# start of PASSAGE TO READ

New Additions to the List of 'Firsts'

Today we had our first official Russian lesson. A faculty member in the Russian Language Dept. at AUCA is coming to our apartment three times a week for an hour and a half each session and more or less making us feel like we've recently been hit hard in the head with something very, very heavy the moment she arrives until the moment she leaves. Simply learning the alphabet--which we both thought we had a pretty good understanding of already--is like trying to swim while wearing a space suit. There's a special kind of embarrassment reserved for otherwise intelligent people on the doorstep of 30 repeatedly being corrected on the pronunciation of one letter of the alphabet. There's also a special level of comedy in having three adults sitting around a table for twenty minutes jutting out their chins and making what to my ear sounds like the worst stand-up comedian's imitation of the retarded kid down the street. Our homework for Thursday's lesson is to do more of the same, repeatedly and in front of the mirror if need be. Sexy!

# end of PASSAGE TO READ
# start of AVAILABLE DATA

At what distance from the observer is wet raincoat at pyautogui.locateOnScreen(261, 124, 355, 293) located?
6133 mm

# end of AVAILABLE DATA

> EXERCISE INSTRUCTIONS
According to the post about the first Russian lesson, how often does the teacher come to the apartment, and how long does each session last?

> RESPONSE TO THE EXERCISE
Three times a week, for an hour and a half each session.